この事件は、SNS上でも大きな反響を呼びました。特に事件直後には、犯人に関する情報の取り扱いや、事件の背景を深掘りすることの是非について、活発な議論が巻き起こっています。一部のコメンテーターが「被害者の気持ちを考えろ」とネットでの不用意な話題化に怒りをあらわにする一方、事件を風化させずに安全対策の必要性を訴える声も多く見受けられました。このことは、多くの人が事件のショックを受け止めきれず、どう向き合うべきか葛藤している証しではないでしょうか。

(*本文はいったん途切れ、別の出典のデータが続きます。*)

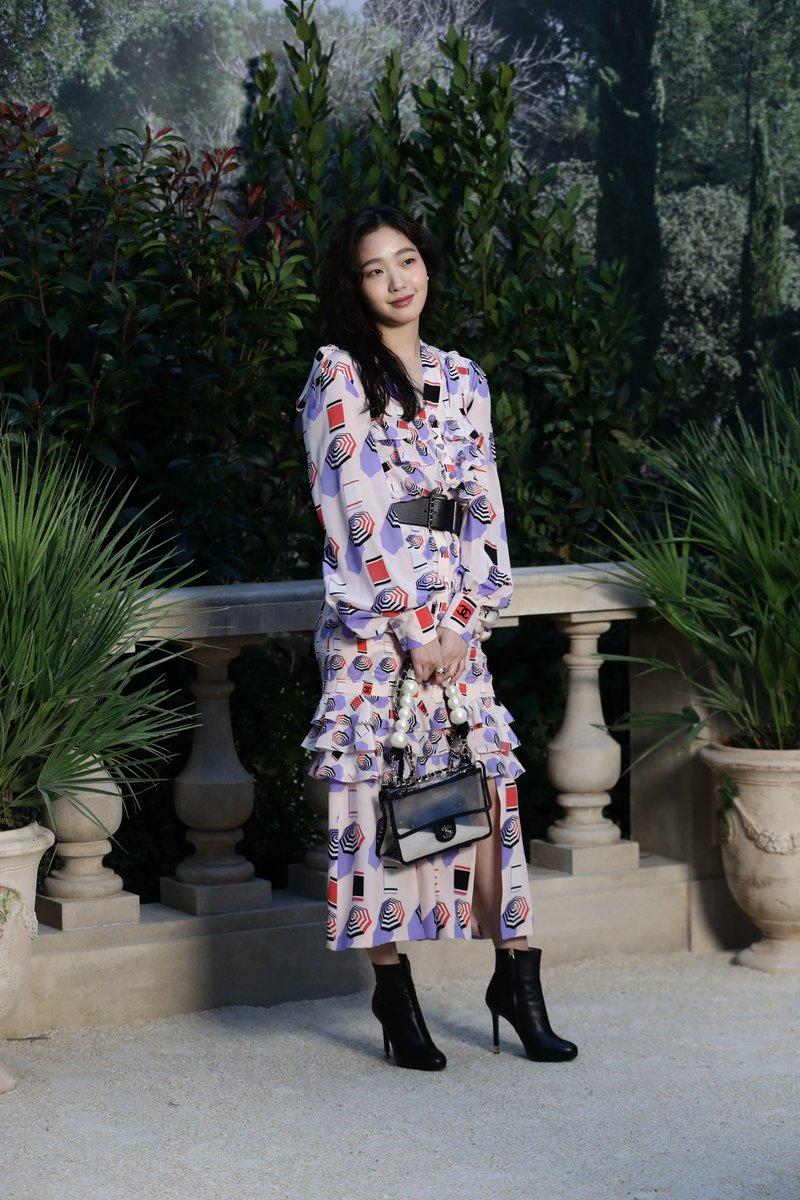 Go Eun Kim, Marine Vacth and Marion Cotillard were among those invited to the #CHANELHauteCouture show at the Grand Palais in Paris. #VillaCHANEL See the show on http://chanel.com/-T-HC_show_SS19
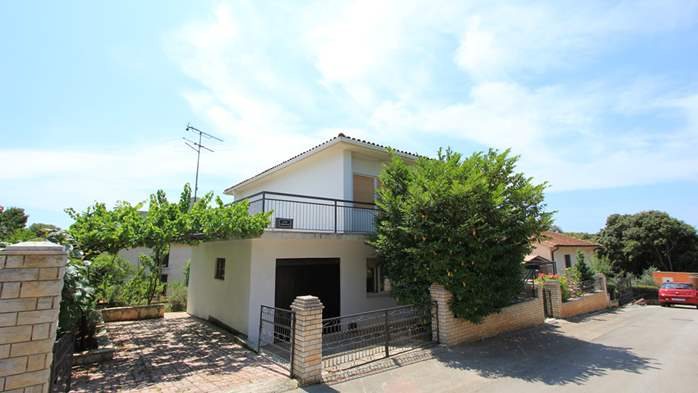 Two-floor house with nice sea view for 12 persons, six bedrooms, 1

私自身の考えですが、この事件は、私たち大人が子どもたちの安全をどのように守るべきかという、根源的な問いを突きつけていると感じています。通学路での見守りや防犯対策の強化はもちろん重要ですが、それ以上に、地域全体が子どもたちの成長を温かく見守り、手を差し伸べられるような社会を再構築することが急務ではないでしょうか。カリタス小学校の再開は、単に授業が始まったというだけでなく、悲しみを乗り越え、子どもたちが未来へ向かって歩み始めるための、大切な一歩であると信じています。
事件後の防犯意識の高まりと地域連携の重要性
今回の事件をきっかけに、全国的にも通学時の安全に対する意識が改めて高まっています。今回のカリタス小学校の再開の様子からも分かるように、学校、保護者、そして警察が連携して、子どもたちを文字通り「見守る輪」を作ることの重要性が再認識されているのです。これは、特定の場所や時間だけでなく、日常のあらゆる場面で地域住民一人ひとりが「子どもの安全は自分事」と捉える意識を持つことが大切である、というメッセージを私たちに投げかけているのではないでしょうか。
学校側が登校方法を柔軟にしたように、事件が引き起こす心的な影響にも配慮が必要です。PTSD(心的外傷後ストレス障害)といった専門用語で語られるような、事件が心に残した深い傷は目に見えにくいものです。このような状況では、専門家による心のケア、つまりカウンセリングなどのサポート体制を整え、子どもたちが安心して話せる環境を提供することが極めて重要となります。日常を取り戻すための、学校や保護者の地道な取り組みに心から敬意を表します。
私たちは、この悲しい出来事を決して忘れず、子どもたちが安心して笑顔で学校生活を送れる未来を築く責任があります。カリタス小学校の子どもたちが、多くの大人の見守りと温かい心に包まれながら、一歩ずつ前に進んでいけるよう、心から願うばかりです。事件の記憶を教訓に変え、より安全で温かい社会を目指すことが、今私たちにできる最大限の「供え」なのかもしれません。